▶ Exercise instructions
**a.** In the forum comment about the python-docx fix, what library does the problem come from?
**b.** Continue the forum comment about patching python-docx from where it stops.

▶ Document section
-- -- --
Hi @chaos798 @PeterStaar-IBM @fn5 @pyaaaa
This is coming from python-docx, for some reason the fix takes time to be done, see here how we patch it : https://github.com/python-openxml/python-docx/issues/1351#issuecomment-2674758280
@fn5 looking at your bug, the PR I created will not totally fix your case. But you can still monkey patch the "customXML" case on your side. I asked on python-docx if it is safe to also handle customXML. On your side if you want a quick fix you can do this in your module (adapt "customXML/item5" carefully, maybe replace with "customXML" depending if you have problems with other customXML elements):
from docx.opc.pkgreader import _SerializedRelationships, _SerializedRelationship
from docx.opc.oxml import parse_xml
@staticmethod
def load_from_xml_v2(baseURI, rels_item_xml):
"""Return |_SerializedRelationships| instance loaded with the relationships
contained in `rels_item_xml`.
-- -- --
▶ Part of a data file
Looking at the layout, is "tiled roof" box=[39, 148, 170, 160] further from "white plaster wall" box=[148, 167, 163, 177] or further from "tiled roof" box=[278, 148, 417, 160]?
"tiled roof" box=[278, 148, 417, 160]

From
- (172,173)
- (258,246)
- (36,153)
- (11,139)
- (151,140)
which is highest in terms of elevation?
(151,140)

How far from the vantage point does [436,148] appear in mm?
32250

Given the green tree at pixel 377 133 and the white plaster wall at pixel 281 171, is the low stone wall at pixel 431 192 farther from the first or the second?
-- -- --
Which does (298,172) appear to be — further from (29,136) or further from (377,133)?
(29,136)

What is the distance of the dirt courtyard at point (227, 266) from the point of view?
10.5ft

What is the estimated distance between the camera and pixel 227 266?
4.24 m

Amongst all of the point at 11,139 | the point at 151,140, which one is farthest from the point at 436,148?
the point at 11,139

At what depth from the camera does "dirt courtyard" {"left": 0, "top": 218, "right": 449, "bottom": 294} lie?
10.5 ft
-- -- --
▶ Outputs by task
**a.** python-docx

**b.**
Returns an empty collection if `rels_item_xml` is |None|.
"""
srels = _SerializedRelationships()
if rels_item_xml is not None:
rels_elm = parse_xml(rels_item_xml)
for rel_elm in rels_elm.Relationship_lst:
# Null target
if rel_elm.target_ref in ("../NULL", "NULL"):
continue
# Internal bookmarks
if rel_elm.target_ref.startswith("#_") or rel_elm.target_ref.startswith(
"#"
):
continue
# CustomXML item5 missing
if rel_elm.target_ref.startswith("customXML/item5"):
continue
srels._srels.append(_SerializedRelationship(baseURI, rel_elm))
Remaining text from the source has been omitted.